Энтони улыбался ей в ответ.
— Это не так-то просто — быть комком грязи, — сказал он. — Я бы даже сказал, что это очень непростое дело.
Румянец исчез с ее лица.
— Непростое дело, — повторила она. — Может быть, это одна из причин того, чтобы попробовать. — И после паузы, наливая воду через фильтр, спросила: — Так ты сказал, что у тебя встреча с народом сегодня вечером?
— В Бэттерси.
— Может быть, мне пойти послушать тебя. Если, конечно, — добавила она смеясь, — я не решу праздновать годовщину другим способом.
Когда они допили кофе, Энтони пошел назад к себе домой и на несколько часов сел за памфлет, который взялся написать для Перчеза. С дневной почтой пришли два письма. Одно было от Миллера с описаниями прекрасных встреч, которые он провел в Эдинбурге и Глазго. Другое, без обратного адреса, было отпечатано на машинке.
Он взял в руки второе.
«Сэр, мы наблюдаем за вами некоторое время и считаем, что вам нельзя более позволять продолжать вашу теперешнюю преступную и предательскую деятельность. Мы предупреждаем вас по-хорошему. Если вы произнесете хоть одну из ваших поганых пацифистских речей, мы поступим с вами, как вы того заслуживаете. Обращение в полицию не принесет вам ничего хорошего. Мы рано или поздно доберемся до вас, и вы сильно пожалеете об этом. Ваша речь назначена на сегодняшний вечер в Бэттерси. Мы будем там. Поэтому мы предупреждаем вас, что, если вам дорога ваша трусливая шкура, убирайтесь подобру-поздорову. Вы не заслуживаете и этого предупреждения, но мы хотим вести себя дипломатично даже с такой собакой, как вы.

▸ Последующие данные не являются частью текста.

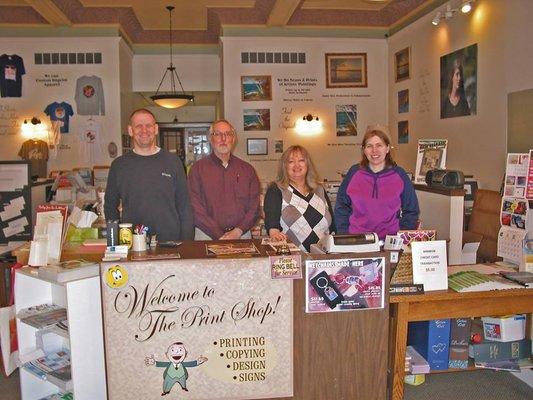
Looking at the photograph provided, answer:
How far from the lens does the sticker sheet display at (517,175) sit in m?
3.10

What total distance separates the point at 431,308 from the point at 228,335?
39.3 inches

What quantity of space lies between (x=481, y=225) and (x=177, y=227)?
10.3ft

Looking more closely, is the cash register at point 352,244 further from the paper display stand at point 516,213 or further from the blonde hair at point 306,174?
the paper display stand at point 516,213

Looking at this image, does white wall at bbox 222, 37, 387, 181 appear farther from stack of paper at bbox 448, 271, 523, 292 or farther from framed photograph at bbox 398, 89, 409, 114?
stack of paper at bbox 448, 271, 523, 292

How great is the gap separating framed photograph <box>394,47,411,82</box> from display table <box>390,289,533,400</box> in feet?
18.8

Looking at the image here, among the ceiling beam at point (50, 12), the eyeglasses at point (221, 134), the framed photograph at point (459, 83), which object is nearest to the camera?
the eyeglasses at point (221, 134)

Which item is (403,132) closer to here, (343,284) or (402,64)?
(402,64)

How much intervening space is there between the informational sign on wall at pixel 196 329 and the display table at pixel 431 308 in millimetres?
529

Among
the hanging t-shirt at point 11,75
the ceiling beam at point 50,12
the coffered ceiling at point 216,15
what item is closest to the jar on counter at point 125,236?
the coffered ceiling at point 216,15

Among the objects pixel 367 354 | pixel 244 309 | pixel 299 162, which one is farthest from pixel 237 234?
pixel 367 354

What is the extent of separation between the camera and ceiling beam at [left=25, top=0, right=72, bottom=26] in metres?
6.91

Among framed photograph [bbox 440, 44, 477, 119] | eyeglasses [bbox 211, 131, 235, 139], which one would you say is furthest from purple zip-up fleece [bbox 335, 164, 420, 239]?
framed photograph [bbox 440, 44, 477, 119]

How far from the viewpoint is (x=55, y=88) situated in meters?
8.35

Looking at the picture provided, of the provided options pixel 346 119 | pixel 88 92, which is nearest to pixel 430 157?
pixel 346 119
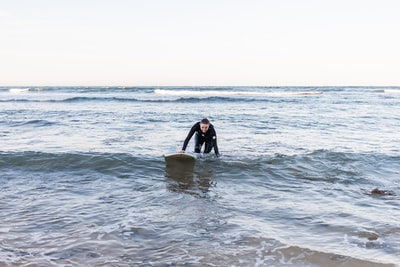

Группа английских патриотов».
«Шутка?» — подумал Энтони. Нет, похоже, что это серьезно. Он улыбнулся. «Каких благородных чувств они, видимо, преисполнены! — сказал он себе. — И какого героизма! Мстят за родную Англию».
Но месть, продолжал размышлять он, усевшись перед камином, падет на него — если он произнесет речь, то есть если не предотвратить их нападение на него. И, конечно же, не может быть и речи о том, чтобы отказаться от речи. Ни в коем случае не просить защиты у полиции. Ничего, кроме того, чтобы исполнять то, что он проповедовал.
Но хватит ли у него силы духа выдержать это? Допустим, они станут угрожать ему, допустим, они попытаются столкнуть его с трибуны. Удастся ли ему выстоять?
Он пытался работать над памфлетом, но личные вопросы неустанно преследовали его, оттесняя в сторону далекие и неактуальные проблемы колоний и престижа, рынков, инвестиций, миграций. У него перед глазами стояли жуткие, искаженные от гнева человеческие лица, ему слышались резкие оскорбления, виделись руки, то поднимающиеся, то опускающиеся. Сможет ли он не дрогнуть? И боль от ударов — острая, затмевающая все прочие чувства, на лице и тяжелая, ноющая по всему телу — как много и как долго он сможет терпеть? Если бы только Миллер был здесь и помог ему советом, ободрил бы его! Но Миллер в Глазго.
Неуверенность в себе росла в нем. Стоять там и дожидаться, пока тебя ударят и столкнут, и не иметь возможности ни дать сдачи, ни уступить — он никогда не будет способен на подобное.